> [Exercício]
Responda com base na entrevista:
1. Como são chamados os capítulos do livro?
2. Qual personagem é descrito como "um homem sobrepujado pela culpa"?
3. Segundo a última resposta, que tipo de tempo domina as páginas do livro?

=== Trecho do texto ===

Entrevista com o autor

O Labirinto de Mil Corações Mudos dá vazão, principalmente, aos sentimentos humanos?
Sim. Existe a complexa relação entre Licaeus e Sofia que, antes de se encontrarem,  devem confrontar  dúvidas, medos e paixões.  No decorrer das horas ainda acompanhamos a história de Baltazar, um homem sobrepujado pela culpa;  Cipriano, vítima do próprio destino;  Senhor Lao, a inteligência refém do orgulho;  Saboni e Magdala a resignação frente às dificuldades.

Por falar em decorrer das horas, os capítulos são chamados de horas, por quê?

Uma alusão aos “livros de horas” medievais. Esse livros eram ricamente ilustrados com iluminuras e traziam orações e pensamentos para serem lidos em determinadas horas do dia. Confeccionados individualmente faziam com que a pessoa se recolhesse para seus momentos de leitura, momentos em que buscaria respostas em seus próprios mistérios.

As paixões parecem ser algo muito presente em seu livro…
Paixões são forças criativas ou devastadoras, depende do uso que se faça delas. Não devem ser escravizadas pela razão, tampouco liberadas sem controle. Existe uma busca pela compreensão de que as paixões são muito mais do que fontes de prazer ou angústia, alegrias ou tristezas, elas são também o caminho para a libertação.

O Labirinto é um lugar deslocado de seu tempo, foi construído, entre tantos sentimentos, pelo medo. De que seus personagens têm medo?
Da morte, do silêncio, do vazio, do tempo congelado em um para sempre, do tempo revelado em um nunca mais. Talvez, no fundo, seja o medo do esquecimento. Baltazar compreende ao fim que a morte vem coroar-lhe a velhice e libertá-lo, absolvê-lo das culpas. Mas, compreender não significa necessariamente aceitar. Cipriano tão recolhido em seu próprio mundo acaba por se desligar de tudo que é exterior, assim, quando alcança alguns pequenos lampejos de razão, não tem coragem de mudar os caminhos tomados, a opressão da culpa que carrega soterra a si mesmo. Já, Licaeus, talvez, tenha medo dos vivos e dos mortos, das paixões dessas pessoas que podem escravizá-lo.

O primeiro capítulo deixa o leitor no ar tentando entender a verdadeira natureza de Licaeus, por que o livro não segue uma narrativa linear?
Licaeus e também Sofia se separam de suas naturezas. Eles devem esperar, renunciar, essa espera é sua sobrevivência. O leitor vai construindo seu entendimento da realidade, ele é convidado a fazer parte desse fragmento do tempo, longe da passagem das horas. Os capítulos, chamados de horas, remetem ao avanço inexorável do tempo, assim o leitor sabe que, a medida que os véus vão sendo levantados, ele não pode mais fugir ao entendimento, como os personagens que em determinado momento serão forçados a confrontar a própria realidade.
Qual então o tempo dominante nas páginas que descrevem a história do Labirinto de Mil Corações Mudos?
Não temos um tempo cronológico, mas antes um tempo de memória, marcado muito mais pelas sensações despertadas do que pela passagens das horas. Metáforas, diálogos, mitos alegorias são os recursos de linguagem necessários para dar vida aos personagens do labirinto. Imagens e analogias que criam o pensamento vivo, palpável repleto de medos e paixões nesse tempo tão particular.

=== Material extraído ===

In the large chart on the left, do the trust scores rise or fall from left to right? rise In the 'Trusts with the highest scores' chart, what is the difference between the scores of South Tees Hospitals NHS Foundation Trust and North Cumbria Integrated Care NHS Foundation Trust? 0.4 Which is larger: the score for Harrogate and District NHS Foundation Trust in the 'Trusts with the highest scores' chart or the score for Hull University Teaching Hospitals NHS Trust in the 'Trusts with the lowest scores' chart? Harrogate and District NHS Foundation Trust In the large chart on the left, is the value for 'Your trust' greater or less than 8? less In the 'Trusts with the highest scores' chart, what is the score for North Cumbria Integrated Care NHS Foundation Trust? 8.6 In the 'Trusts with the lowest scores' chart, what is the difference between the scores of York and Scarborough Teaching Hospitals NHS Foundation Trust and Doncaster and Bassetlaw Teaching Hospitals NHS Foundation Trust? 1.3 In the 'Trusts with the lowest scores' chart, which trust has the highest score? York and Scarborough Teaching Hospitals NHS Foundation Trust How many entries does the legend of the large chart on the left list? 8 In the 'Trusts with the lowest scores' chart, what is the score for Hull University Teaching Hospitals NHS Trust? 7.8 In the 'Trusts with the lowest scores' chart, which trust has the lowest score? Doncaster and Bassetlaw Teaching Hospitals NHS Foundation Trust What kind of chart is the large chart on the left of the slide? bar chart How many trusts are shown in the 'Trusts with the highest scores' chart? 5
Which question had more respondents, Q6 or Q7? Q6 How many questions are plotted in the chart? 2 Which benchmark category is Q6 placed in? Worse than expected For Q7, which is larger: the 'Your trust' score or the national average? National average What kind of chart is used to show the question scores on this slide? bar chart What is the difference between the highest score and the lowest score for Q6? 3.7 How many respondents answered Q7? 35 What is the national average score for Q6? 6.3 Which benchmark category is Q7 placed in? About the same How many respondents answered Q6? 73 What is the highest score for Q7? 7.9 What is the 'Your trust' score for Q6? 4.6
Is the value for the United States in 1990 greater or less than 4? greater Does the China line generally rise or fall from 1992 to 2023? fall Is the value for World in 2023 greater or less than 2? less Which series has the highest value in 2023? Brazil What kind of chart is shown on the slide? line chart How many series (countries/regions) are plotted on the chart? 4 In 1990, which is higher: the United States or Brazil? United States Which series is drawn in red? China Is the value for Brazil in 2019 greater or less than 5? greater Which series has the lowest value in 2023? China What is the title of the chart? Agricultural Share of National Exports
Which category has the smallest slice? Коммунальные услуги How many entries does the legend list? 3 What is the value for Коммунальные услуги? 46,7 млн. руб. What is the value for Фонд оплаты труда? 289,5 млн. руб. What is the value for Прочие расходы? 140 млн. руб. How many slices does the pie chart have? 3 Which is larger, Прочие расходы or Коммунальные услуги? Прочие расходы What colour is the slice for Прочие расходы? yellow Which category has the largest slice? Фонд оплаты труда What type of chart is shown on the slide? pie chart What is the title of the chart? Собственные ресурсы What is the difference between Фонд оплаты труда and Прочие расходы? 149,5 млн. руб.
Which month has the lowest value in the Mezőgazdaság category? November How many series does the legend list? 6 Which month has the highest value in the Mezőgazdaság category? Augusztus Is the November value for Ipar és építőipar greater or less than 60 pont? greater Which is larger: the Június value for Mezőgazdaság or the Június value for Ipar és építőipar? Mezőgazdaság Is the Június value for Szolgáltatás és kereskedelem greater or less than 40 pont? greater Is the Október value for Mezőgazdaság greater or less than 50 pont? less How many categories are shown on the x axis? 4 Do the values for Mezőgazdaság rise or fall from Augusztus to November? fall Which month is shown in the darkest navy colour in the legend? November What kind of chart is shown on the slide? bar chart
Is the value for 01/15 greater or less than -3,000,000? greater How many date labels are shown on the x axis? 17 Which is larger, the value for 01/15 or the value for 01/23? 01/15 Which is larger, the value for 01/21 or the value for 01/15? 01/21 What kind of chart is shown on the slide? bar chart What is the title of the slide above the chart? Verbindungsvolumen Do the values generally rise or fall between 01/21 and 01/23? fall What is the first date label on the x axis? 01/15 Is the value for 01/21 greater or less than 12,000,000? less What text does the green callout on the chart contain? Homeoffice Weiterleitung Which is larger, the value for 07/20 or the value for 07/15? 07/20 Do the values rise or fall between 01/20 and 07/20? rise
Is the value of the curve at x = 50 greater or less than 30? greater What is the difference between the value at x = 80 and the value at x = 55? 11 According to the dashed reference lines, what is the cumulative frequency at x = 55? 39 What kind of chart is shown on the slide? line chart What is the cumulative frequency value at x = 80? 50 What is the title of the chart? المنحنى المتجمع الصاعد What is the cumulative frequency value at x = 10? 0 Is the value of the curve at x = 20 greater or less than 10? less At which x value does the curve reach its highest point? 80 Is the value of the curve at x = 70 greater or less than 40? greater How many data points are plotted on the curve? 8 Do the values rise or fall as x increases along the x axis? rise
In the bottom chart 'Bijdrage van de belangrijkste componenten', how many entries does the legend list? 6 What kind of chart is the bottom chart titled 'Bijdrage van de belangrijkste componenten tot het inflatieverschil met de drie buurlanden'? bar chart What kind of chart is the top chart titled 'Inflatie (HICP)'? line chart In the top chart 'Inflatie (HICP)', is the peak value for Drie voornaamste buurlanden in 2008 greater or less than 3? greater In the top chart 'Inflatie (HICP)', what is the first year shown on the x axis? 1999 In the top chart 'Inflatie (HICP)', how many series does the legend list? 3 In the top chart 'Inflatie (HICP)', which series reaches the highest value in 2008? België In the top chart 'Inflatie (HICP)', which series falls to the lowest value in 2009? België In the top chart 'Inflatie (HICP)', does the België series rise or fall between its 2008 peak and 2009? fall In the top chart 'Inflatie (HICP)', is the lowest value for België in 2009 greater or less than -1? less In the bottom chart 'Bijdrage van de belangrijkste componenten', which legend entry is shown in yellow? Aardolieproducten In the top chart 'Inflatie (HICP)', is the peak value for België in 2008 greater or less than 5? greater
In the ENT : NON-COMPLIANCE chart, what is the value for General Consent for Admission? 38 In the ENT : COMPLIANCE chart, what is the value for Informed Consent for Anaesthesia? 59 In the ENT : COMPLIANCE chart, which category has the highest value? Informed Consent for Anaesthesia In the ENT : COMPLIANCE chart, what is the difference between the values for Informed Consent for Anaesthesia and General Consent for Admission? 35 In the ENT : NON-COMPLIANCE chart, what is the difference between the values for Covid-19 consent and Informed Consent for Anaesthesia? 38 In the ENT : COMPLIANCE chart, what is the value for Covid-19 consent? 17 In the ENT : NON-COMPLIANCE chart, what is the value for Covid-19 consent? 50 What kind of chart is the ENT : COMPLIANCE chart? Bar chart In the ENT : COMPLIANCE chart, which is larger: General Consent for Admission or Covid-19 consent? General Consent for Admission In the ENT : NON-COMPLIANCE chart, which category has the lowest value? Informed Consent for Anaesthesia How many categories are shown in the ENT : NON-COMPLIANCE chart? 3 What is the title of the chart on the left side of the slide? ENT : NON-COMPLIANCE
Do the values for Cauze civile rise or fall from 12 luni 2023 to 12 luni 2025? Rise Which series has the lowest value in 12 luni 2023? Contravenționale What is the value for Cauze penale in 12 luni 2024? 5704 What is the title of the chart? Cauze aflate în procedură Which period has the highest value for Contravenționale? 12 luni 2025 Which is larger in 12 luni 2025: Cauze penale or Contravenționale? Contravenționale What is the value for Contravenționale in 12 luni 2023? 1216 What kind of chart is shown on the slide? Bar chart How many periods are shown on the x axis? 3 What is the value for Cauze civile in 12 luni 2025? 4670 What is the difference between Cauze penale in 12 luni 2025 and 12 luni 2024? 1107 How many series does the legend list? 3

===

> [Resposta do exercício]
1. São chamados de horas.
2. Baltazar.
3. Um tempo de memória, e não um tempo cronológico.